FRESH
YARN presents:
Lose
Your Mother
Find Yourself
By Beverly Kopf
My
mother died on January 6, 2004 in West Palm Beach, Florida. I remember
what an absolutely beautiful day it was, sunny and sweet. The phone rang
at exactly 9:00 AM. I was alone in my parents' Century Village condo.
My father was just coming back from synagogue, and I was dressed and ready
to take him to the hospice where, against his wishes, I had insisted my
mother be taken. For the last week, I had been caught between my parents'
conflicting needs: my mother, clearly ready to die, and my father, desperate
for her to come home. Come to think of it, it was a very familiar feeling.
Growing up, my mom insisted I was God's gift to the world and my dad --
well, I can't remember ever really pleasing him at all.
"Your
mother died a little while ago," the nurse whispered.
"What
are you talking about? You promised to call me when you saw the signs,"
I cried, feeling myself slip into that altered state where I would remain
for many, many weeks. "How could this have happened?"
"There
were no signs. She just went. I'm so, so sorry."
It wasn't the nurse's fault -- it was just my mother -- God forbid she
should be a burden to anyone.
For the next
12 hours, I was transformed into an Olympic athlete competing for the
gold medal in 'good Jewish daughter.' I talked my dad into burying my
mom in Florida, near her firstborn child, my brother Barry, whom she had
buried seven years before and with whom she would soon, happily, be reunited.
I found the perfect funeral director whose dedicated staff was willing
to work late into the night so the funeral could take place the next day,
as required by Orthodox law. Then I marched my disabled dad into the Veteran's
Administration -- without an appointment -- and demanded that they provide
him with home health care, effective immediately. They agreed. I mean
who could resist the screams of an anguished daughter: "He just lost
his wife!"
Then I drove
to the most ostentatious funeral parlor I had ever seen and met with my
new best friend, Joe, the owner -- whose picture appears on his business
card -- and gratefully put every last detail of my mother's burial into
his capable and well-manicured hands. And when I finally returned to the
condo to find my shell-shocked dad -- who had just lost his soul mate
of 65 years -- doing a crossword puzzle, with Law & Order blasting
in the background -- I awarded myself the bronze. And I thanked God that
I had spent the years since my brother's death healing old wounds and
giving my mom the chance to be the mother I had always dreamed of.
As millions
of women are discovering, losing your mother, even in your 40s and 50s,
is a life-altering experience. At times, the pain seems unbearable. It's
almost impossible to not go back and relive certain moments -- "Oh,
God, if only I had insisted she go to the doctor sooner." I never
knew from moment to moment what I would be feeling -- laughing hysterically
one minute, crying uncontrollably the next. No one was spared my desperate
need to talk about her in excruciatingly intimate detail. "She loved
my girlfriend Bobbie, you know -- my frum little mom who safety-pinned
her house key to her girdle every Saturday morning because carrying anything
on the Sabbath was simply out of the question -- loved my girlfriend like
her own daughter." "Once, during my darkest days of shock therapy
and food orgies, we were speeding down the Belt Parkway and I had to pee.

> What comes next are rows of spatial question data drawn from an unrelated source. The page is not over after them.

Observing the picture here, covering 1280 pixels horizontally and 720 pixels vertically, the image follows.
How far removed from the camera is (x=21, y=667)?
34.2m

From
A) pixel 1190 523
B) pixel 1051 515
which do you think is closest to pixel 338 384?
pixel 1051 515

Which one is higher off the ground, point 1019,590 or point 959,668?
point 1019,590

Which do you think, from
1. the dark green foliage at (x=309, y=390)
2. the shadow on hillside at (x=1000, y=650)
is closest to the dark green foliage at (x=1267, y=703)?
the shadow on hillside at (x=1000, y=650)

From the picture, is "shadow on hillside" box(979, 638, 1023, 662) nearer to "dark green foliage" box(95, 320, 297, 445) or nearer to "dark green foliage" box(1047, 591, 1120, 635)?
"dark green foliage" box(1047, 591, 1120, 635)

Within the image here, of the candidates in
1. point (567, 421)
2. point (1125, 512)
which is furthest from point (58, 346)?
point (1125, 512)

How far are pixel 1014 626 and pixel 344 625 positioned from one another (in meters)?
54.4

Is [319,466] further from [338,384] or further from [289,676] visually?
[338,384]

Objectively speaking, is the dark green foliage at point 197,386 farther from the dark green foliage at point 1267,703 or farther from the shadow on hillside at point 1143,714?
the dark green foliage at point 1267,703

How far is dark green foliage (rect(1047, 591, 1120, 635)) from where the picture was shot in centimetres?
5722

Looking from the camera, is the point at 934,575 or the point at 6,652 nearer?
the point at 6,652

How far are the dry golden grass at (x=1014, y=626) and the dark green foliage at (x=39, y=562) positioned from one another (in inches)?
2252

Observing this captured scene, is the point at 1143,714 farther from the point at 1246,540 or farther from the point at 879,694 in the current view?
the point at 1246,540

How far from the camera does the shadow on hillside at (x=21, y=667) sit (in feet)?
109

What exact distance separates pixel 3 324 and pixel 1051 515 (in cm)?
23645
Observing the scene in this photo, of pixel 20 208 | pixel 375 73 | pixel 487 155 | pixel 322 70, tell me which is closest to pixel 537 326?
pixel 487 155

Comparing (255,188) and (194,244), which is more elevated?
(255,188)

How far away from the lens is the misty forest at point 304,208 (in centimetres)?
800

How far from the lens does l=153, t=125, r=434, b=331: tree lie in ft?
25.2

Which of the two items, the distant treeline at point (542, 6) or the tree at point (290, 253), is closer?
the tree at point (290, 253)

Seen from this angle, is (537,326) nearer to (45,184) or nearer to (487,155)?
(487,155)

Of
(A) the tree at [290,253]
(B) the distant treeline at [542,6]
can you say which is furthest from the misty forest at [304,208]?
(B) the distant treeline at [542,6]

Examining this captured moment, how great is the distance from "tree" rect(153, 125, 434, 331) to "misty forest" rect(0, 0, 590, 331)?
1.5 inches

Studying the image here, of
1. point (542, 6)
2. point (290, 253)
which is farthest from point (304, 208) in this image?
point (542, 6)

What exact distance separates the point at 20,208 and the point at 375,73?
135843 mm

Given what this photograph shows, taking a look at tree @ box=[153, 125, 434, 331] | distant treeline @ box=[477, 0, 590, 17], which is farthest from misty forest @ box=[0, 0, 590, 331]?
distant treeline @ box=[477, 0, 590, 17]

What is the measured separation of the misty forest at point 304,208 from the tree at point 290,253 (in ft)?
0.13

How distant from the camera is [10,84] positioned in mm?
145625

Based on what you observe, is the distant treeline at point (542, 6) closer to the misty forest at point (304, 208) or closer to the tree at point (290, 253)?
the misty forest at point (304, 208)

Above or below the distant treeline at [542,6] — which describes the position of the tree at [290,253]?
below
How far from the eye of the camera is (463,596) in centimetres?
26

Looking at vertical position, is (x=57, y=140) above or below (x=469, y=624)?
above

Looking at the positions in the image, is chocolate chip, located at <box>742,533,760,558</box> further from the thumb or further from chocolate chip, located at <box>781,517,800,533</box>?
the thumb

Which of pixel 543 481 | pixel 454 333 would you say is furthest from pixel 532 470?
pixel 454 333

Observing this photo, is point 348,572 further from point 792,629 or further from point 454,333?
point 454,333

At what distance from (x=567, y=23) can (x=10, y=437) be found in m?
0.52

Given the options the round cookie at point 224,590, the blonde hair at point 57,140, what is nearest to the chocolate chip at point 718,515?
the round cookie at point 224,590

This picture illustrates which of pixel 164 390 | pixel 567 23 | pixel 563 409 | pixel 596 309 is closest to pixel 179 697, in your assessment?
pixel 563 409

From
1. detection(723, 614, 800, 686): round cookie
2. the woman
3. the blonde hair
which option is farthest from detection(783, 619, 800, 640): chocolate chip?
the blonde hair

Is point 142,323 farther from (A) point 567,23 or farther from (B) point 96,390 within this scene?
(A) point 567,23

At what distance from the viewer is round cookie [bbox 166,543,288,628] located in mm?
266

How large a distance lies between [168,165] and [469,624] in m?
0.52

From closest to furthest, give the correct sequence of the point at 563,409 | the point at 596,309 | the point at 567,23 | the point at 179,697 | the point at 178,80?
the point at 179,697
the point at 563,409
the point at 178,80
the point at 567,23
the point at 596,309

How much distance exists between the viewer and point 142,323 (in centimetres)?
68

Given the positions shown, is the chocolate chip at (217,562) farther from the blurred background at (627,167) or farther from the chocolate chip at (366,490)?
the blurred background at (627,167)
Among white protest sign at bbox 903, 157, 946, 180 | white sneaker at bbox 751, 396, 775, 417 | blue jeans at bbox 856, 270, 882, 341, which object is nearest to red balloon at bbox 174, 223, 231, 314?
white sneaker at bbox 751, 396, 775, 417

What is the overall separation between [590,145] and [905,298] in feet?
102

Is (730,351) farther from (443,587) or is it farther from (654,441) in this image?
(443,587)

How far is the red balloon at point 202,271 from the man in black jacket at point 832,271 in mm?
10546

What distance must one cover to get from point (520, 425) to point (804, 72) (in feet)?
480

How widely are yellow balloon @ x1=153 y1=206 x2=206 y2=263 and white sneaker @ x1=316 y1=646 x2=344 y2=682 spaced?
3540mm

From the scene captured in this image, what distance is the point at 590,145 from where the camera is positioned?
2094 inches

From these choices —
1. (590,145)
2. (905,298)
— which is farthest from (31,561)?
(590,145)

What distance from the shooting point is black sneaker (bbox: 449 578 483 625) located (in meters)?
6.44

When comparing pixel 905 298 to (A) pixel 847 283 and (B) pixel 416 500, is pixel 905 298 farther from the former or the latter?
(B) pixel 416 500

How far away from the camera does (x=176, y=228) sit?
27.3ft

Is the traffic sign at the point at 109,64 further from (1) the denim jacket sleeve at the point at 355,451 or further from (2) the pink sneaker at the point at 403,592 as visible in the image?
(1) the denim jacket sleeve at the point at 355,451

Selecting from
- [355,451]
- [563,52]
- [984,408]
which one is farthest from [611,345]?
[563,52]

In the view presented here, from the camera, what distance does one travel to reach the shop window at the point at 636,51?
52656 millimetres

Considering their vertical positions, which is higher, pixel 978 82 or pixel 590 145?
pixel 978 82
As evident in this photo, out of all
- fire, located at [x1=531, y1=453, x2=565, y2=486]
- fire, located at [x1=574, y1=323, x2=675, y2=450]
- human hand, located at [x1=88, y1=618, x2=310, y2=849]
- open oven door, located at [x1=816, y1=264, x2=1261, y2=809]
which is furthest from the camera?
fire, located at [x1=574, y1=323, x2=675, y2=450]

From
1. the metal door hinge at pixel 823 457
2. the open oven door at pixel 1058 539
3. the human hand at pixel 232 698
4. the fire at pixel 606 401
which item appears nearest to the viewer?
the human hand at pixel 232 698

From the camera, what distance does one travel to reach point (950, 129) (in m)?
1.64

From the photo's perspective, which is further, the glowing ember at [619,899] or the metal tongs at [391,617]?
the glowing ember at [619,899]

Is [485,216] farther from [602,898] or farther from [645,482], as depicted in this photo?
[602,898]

Without shifting gears or changing lanes, my mom emptied her humongous
vinyl purse, shoved it in my crotch and gently whispered, 'Here Mamala,
pee to your heart's content.' Lots of parents say they'd do anything for
their kids -- my mother meant it." This went on for months.
Then a funny
thing happened. I started to get the hang of it -- my own process, I guess
I would call it, and its wisdom. I didn't give a shit what anyone thought
-- I had nothing to prove. I was going to experience my mom's death in
my own way, and that's all there was to it.
And then
one day I woke up with the unbelievably exhilarating sensation that I
was free. Free of what? Who the hell knows. My mother's expectations
hysteria
need to be needed? My own desperate need to believe that
she would always be there for me? That I couldn't live without her? It
didn't seem to matter -- I just knew that my life would never be the same.
So I casually
mentioned this to my friend, Catherine, who had lost her mom about six
months before I did. She looked at me with abject horror, "Oh, I
could never admit to feeling that way. I'd be a puddle of guilt."
I just looked at her and smiled, "It's okay, whatever you feel, it's
really okay."
Look, I'm
no expert, but whatever your mother/daughter relationship -- symbiotic
or synergistic, empowering or downright dysfunctional -- I know one thing.
We honor our mothers by honoring our own unique experience of their death.
And in that simple act, one of the great tragedies of our lives becomes
a springboard into a better life -- an unimaginably better life. And that's
all our moms ever really wanted for us, right?